Veteran children’s ministry leaders develop team leaders from their full pool of volunteers. These are people you can count on and delegate to so the ministry functions and so team members, including you, avoid burnout.
It takes time to cultivate leaders among your volunteer teams. And it may not be easy to get into the habit of regular meetings with team leaders. But by carving out and spending time with your leaders, you encourage them to develop the same kind of relationship with their team members. Those volunteers deserve the same level of time and attention but may not be able to get it from you. (There are only so many hours in a week!)
Also model praying with people you lead. This is another important piece of doing ministry together and with God!
2. Make sure volunteers know their roles and responsibilities.

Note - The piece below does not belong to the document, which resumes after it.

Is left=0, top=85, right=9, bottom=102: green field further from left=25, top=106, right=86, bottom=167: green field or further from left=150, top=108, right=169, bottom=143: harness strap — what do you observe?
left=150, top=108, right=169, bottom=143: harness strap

Delineating clear roles provides greater ownership and enables people to excel in their areas of responsibility. Before VBS begins, find ways to let team members spend time getting to know each other. Understanding team members’ strengths, weaknesses, and personalities helps teams better determine who should fill which role.
Training and equipping are key components of this. Never assume that an onboarding training session will cut it. You increase your team members’ buy-in and passion when you equip them through regular, palatable, engaging, and effective training.
3. Value loyalty and commitment.
One of your volunteers’ primary needs is to be needed—and not only during the heat of VBS. Year round, send this message: “I need you to reach children. God works through you uniquely!” People want to feel that they’re making a valuable contribution to the team. You’ll retain volunteers longer because they feel valued and know there’s a place for their unique gifts and talents.
In addition to hearing positive feedback from you, it’s also important for teammates to communicate to one another how important they are. You can do this in team meetings where team members regularly share “words of appreciation” about what they value in teammates.
Follow up VBS with a team debrief. What went well? What needs improvement? And how did volunteers shine? Encourage “holy gossip,” where teammates report to others the great contributions they’ve seen.